GIVEN TEXT:
The continuing struggle to obtain government recognition for rugby league in Morocco has reached a new phase following the added support of Claude Moraes, MEP for London and Chair of the European Parliament’s Civil Liberties, Justice and Home Affairs Committee, who has agreed to look into the case and help raise the matter at EU level.
In August 2014, Mr Moraes - accompanied by former MEPs and rugby league activists Brian Simpson, an RLEF ambassador, and Terry Wynn - met RLEF General Manager Danny Kazandjian and Middle East Africa Director Remond Safi in London to discuss the case history, dating back to 2009, when the European Federation first requested from the Moroccan government a pathway for recognition of the sport.
Since then a protracted correspondence with various Moroccan officials, including two Ministers of Youth and Sport, the ministry’s Director-General, the Moroccan ambassador to the European Union, the Moroccan ambassador to the Court of St James and the Moroccan rugby union, has achieved no substantial shift in Rabat’s position.
“We believe we have encountered definite obstruction towards rugby league and can cite various examples dating from our first request for a route to obtain official recognition” said Kazandjian.

DATA SUPPLIED:

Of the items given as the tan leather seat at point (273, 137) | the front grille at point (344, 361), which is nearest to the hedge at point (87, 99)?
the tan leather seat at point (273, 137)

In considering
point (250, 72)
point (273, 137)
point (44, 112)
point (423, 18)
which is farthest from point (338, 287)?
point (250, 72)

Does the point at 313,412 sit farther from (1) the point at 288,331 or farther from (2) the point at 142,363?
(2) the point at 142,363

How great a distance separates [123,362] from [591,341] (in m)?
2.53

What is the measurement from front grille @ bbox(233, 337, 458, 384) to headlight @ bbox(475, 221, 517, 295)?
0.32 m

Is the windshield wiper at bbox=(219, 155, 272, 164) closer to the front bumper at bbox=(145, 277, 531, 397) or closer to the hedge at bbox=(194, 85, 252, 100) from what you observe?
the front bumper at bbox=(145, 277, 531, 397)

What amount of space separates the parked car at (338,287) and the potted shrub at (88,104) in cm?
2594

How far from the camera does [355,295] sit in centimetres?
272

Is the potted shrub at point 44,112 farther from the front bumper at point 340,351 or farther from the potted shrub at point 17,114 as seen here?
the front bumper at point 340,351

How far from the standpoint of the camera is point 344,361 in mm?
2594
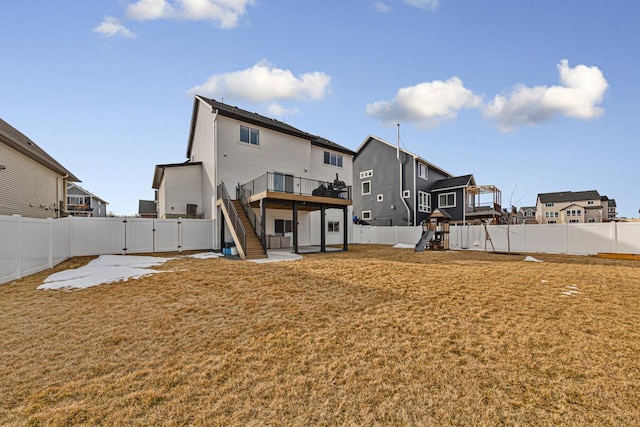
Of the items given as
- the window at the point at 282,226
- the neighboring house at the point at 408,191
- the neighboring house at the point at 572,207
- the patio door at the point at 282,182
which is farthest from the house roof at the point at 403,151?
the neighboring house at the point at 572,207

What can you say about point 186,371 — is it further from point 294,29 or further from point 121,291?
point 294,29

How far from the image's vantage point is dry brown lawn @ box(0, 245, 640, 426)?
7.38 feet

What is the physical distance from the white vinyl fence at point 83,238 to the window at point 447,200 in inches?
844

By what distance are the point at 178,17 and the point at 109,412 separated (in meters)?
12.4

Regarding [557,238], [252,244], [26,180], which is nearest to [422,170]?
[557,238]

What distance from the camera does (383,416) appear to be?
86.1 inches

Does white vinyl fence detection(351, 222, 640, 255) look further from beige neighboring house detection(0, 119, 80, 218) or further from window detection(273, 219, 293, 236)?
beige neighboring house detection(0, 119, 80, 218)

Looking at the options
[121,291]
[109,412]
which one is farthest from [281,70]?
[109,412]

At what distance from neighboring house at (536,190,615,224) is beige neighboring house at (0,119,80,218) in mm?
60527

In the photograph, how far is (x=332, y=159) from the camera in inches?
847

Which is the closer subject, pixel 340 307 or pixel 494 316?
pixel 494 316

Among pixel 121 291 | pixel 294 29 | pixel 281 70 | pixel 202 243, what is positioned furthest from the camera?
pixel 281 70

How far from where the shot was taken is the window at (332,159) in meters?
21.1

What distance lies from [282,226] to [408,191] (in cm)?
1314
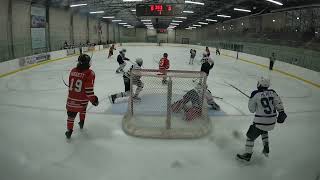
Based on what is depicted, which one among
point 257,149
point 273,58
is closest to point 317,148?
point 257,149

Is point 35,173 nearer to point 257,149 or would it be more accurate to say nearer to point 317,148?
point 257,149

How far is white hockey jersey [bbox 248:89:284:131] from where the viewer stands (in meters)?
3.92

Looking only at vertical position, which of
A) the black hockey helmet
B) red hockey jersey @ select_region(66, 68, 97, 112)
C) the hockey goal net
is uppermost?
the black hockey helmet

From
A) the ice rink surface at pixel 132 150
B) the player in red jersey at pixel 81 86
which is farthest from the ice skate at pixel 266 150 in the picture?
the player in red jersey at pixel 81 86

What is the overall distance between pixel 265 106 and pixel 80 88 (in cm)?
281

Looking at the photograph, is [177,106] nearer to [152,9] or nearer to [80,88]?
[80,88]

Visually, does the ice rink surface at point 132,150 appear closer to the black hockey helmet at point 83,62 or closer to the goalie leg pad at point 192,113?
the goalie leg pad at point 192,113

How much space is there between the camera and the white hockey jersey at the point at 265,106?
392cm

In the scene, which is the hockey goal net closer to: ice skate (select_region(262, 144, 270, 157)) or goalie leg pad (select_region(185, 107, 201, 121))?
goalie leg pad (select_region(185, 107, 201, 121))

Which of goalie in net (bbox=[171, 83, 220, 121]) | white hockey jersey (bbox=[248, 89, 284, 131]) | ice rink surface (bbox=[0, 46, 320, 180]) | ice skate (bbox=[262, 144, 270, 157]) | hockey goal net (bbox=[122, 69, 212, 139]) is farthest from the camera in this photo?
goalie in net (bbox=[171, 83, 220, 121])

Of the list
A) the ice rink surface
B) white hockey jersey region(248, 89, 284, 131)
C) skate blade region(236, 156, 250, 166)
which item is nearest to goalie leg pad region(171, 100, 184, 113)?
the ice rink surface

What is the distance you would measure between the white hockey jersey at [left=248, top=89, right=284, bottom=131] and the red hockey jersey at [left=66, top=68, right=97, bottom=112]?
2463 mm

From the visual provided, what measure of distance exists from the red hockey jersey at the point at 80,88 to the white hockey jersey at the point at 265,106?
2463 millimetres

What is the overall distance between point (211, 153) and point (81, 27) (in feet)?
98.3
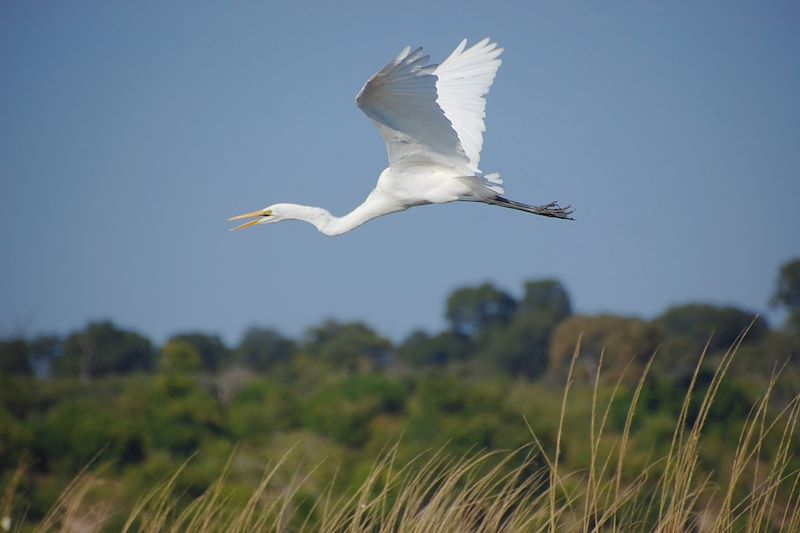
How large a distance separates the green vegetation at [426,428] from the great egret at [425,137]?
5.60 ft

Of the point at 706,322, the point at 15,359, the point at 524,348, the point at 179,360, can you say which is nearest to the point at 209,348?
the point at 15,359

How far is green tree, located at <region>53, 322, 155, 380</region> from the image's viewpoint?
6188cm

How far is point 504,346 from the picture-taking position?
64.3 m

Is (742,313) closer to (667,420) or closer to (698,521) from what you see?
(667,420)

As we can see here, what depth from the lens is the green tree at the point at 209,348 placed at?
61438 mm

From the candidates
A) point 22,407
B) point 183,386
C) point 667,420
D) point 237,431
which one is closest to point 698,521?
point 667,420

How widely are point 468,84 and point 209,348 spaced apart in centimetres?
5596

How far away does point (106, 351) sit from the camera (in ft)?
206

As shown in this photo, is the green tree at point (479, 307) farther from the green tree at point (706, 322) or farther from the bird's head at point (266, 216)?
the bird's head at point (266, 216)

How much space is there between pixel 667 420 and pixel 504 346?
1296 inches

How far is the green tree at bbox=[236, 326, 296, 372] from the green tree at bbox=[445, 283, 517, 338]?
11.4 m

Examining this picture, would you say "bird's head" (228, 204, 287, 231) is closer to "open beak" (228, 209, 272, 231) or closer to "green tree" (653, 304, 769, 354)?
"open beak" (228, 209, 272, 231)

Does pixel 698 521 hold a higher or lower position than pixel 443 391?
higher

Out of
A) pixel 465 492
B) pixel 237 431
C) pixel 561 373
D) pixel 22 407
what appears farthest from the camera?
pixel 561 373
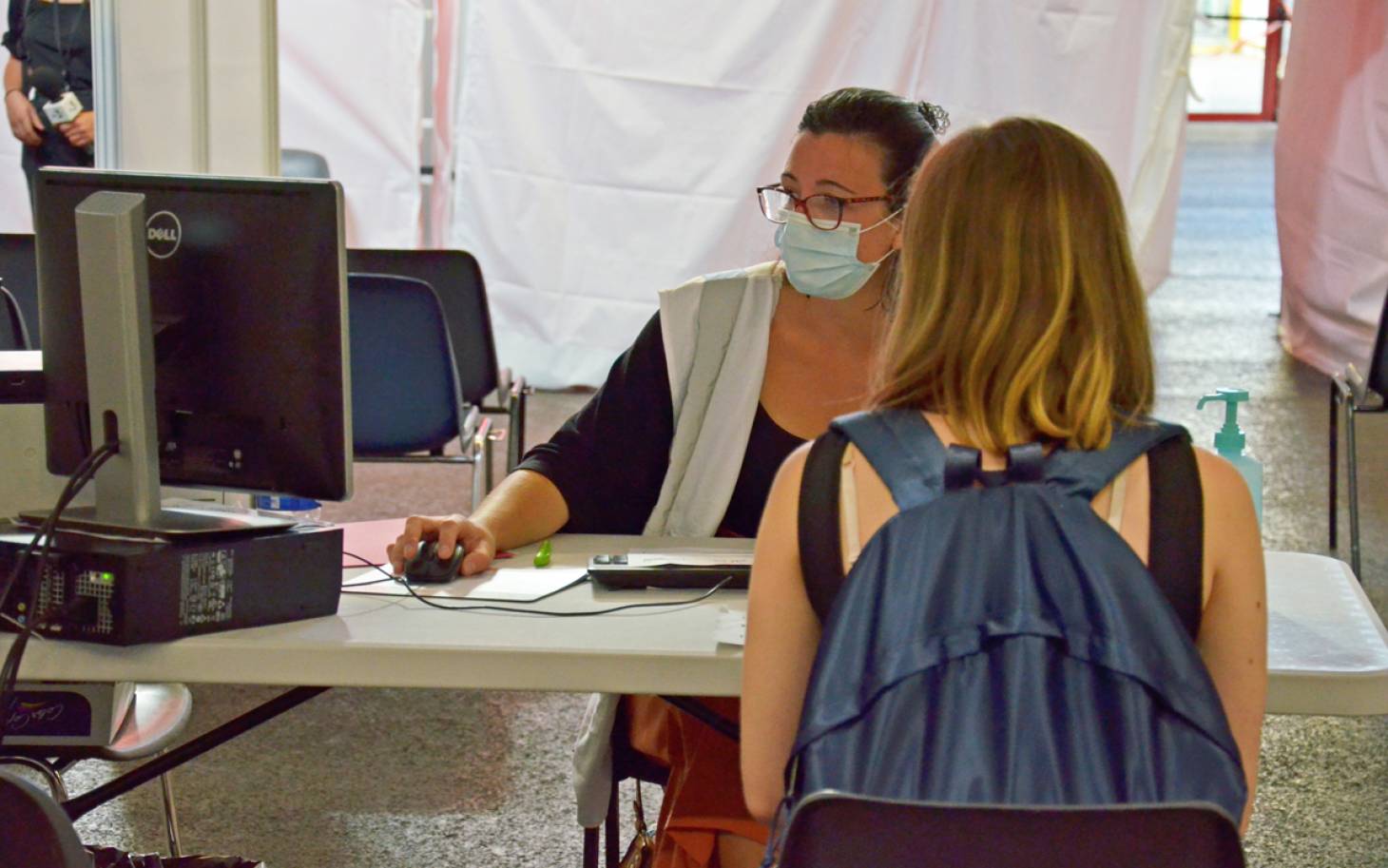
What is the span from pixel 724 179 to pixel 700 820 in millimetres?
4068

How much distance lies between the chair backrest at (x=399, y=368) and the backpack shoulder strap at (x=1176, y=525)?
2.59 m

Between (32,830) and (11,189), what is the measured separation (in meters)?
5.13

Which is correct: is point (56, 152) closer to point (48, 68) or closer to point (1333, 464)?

* * *

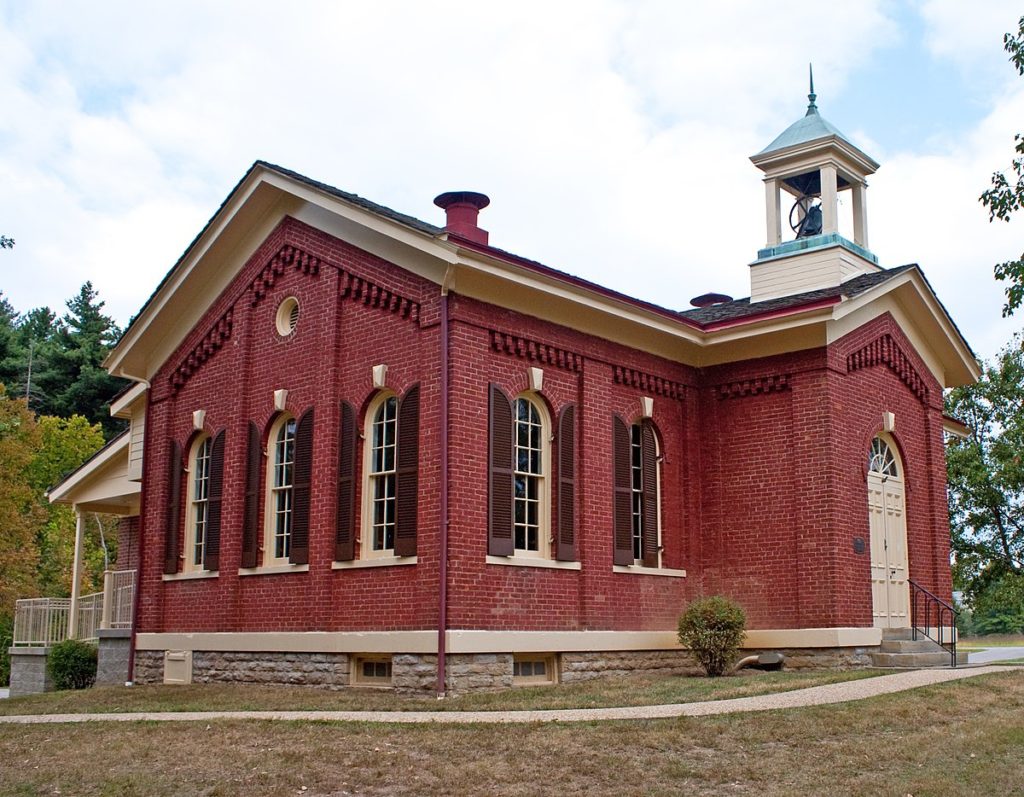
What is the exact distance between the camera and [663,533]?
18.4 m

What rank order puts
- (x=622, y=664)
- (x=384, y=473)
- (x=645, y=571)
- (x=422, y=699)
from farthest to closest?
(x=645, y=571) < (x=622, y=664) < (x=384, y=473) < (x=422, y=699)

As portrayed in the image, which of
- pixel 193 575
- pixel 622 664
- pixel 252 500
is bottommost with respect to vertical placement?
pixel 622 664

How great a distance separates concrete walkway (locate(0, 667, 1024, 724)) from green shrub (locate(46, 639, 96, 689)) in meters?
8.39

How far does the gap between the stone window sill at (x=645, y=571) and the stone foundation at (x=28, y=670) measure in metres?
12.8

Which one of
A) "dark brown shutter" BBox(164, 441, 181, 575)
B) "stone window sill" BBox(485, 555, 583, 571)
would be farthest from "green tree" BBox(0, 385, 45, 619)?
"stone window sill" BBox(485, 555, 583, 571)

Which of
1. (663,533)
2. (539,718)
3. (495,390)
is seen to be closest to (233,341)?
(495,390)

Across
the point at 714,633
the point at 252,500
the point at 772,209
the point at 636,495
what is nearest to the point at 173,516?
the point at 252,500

TASKS FOR THIS EXERCISE:
[1] In the article about rugby league recognition in Morocco, in what year did the European Federation first ask the Moroccan government for a pathway to recognition?
[2] Carry on writing the article about rugby league recognition in Morocco from the point where it stops.

RESULTS OF THE TASKS:
[1] 2009

[2]
“The European Union provides substantial aid to the Moroccan government and is well placed to question why it refuses to offer rugby league the opportunity to achieve fully accredited status like any other sport has the right to.”
Currently, Moroccan citizens are prevented from officially playing the sport, from using municipal facilities, forming a national team and benefitting from the state’s sport infrastructure.
“It is essential that we continue to raise awareness on this case as it is a matter of promoting freedom of choice for citizens as well as fair treatment,” said Mr Moraes “I urge the Moroccan Ministry of Sport to continue in this spirit and offer a clear position for the establishment of an independent Moroccan rugby league."